The report entitled "To illuminate or not to illuminate: Roadway lighting as it affects traffic safety at intersections" was published in the Accident Analysis and Prevention scientific journal. While it may seem like common sense to assume lighting can improve safety, the research team says that the study is the first to separate the benefits of lighting, including vehicle headlights, from other factors such as traffic signals, medians, and intersection design.
"While the finding that safety benefits from roadway lighting are highly related to the visibility improvements lighting provides is not novel nor unexpected, evidence for this direct link has been scarce in the literature," said LRC director and professor Mark Rea. "Our models provide a tool that transportation agencies can begin using now to not only allocate lighting more efficiently, but to design lighting more effectively."

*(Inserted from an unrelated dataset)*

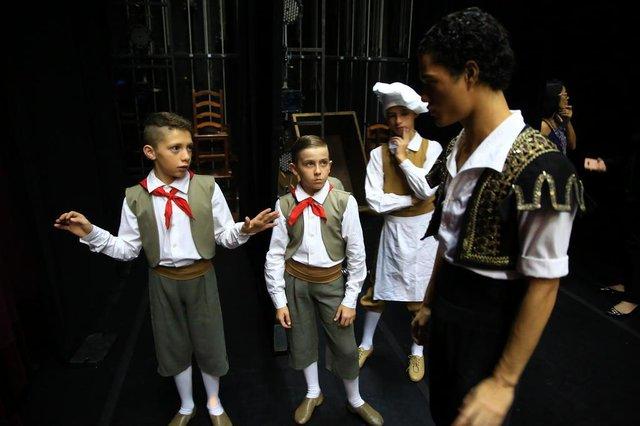 PORTOALEGRE-RS-BR 0 30.05.2018Brian Soasres dos Santos, de Canoas, RS, começou este ano a estudar na escola Balé do Bolshoi,  faz a primeira apresentação com o Bolshoi de Joinville-SC,  no teatro do Bourbon Country, em Porto Alegre.FOTÓGRAFO: TADEU VILANI AGÊNCIARBS EDITORIA DG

The two-pronged research used quantitative models developed by the researchers and actual accident and intersection data supplied by the Minnesota Department of Transportation covering rural and urban intersections. The parallel analysis showed converged results and produced a transfer function that can be used by other traffic agencies to predict the impact of lighting projects.
The research team reported that roadway lighting has little impact on safety at rural intersections because typically such intersections only have lighting on one or two poles located near the actual intersection. High auto speeds on rural roads mean that more lighting wouldn't allow drivers to "see hazards when those hazards might still be hundreds of feet from the junction."
In urban intersections, conversely, speeds are slower and there is lighting on more poles farther away from the actual intersection. That lighting yields the aforementioned 12% reduction in night-time accidents relative to day-time accidents.
The paper authors include Mark Rea, LRC senior research scientist John Bullough, and Thomas Larson, faculty researchers at Penn State's Pennsylvania Transportation Institute.